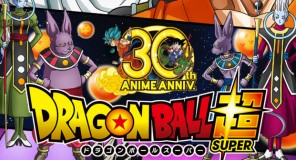 Dragon Ball torna nel 2016 con una saga inedita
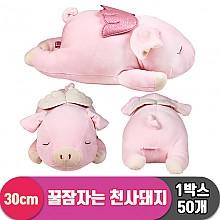 [SY]30cm 꿀잠자는 천사돼지<50>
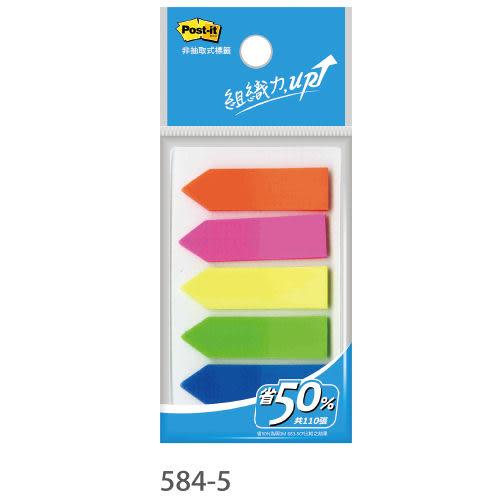 [奇奇文具]【3M Post-it 標籤紙】584-5 非抽取式標籤(五色箭頭)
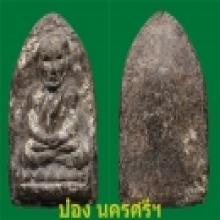 Luang Bhor Thuad 2497พิมพ์ต้อกลาง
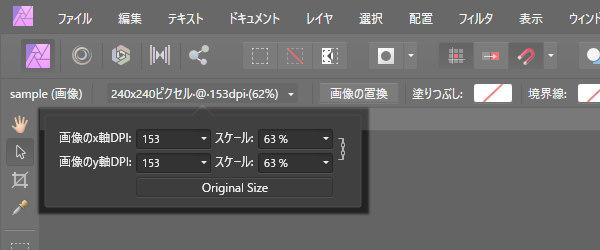 Affinity Photo:画像レイヤーを原寸サイズに戻す方法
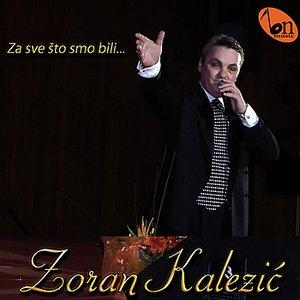 Image for 'Za Sve Sto Smo Bili'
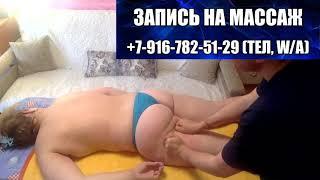 Хороший массаж в Москве, СПб. Какой массаж лучше? Лучший антицеллюлитный массаж. the best massage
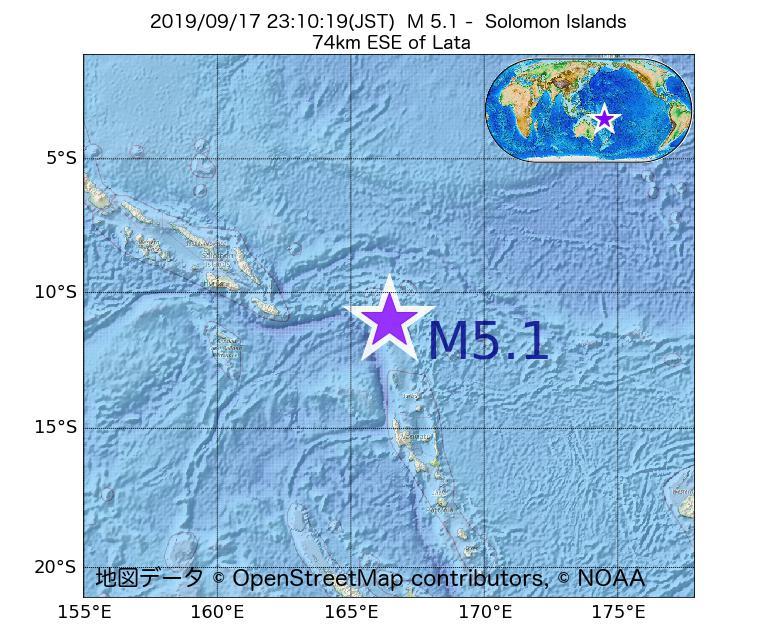 2019年09月17日 23時10分 - ソロモン諸島でM5.1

***

### [Activity]
For this exercise, transcribe the entries verbatim and skip all pictures.

### [Response to the exercise]
 Dragon Ball torna nel 2016 con una saga inedita
 [SY]30cm 꿀잠자는 천사돼지<50>
 [奇奇文具]【3M Post-it 標籤紙】584-5 非抽取式標籤(五色箭頭)
 Luang Bhor Thuad 2497พิมพ์ต้อกลาง
 Affinity Photo:画像レイヤーを原寸サイズに戻す方法
 Image for 'Za Sve Sto Smo Bili'
 Хороший массаж в Москве, СПб. Какой массаж лучше? Лучший антицеллюлитный массаж. the best massage
 2019年09月17日 23時10分 - ソロモン諸島でM5.1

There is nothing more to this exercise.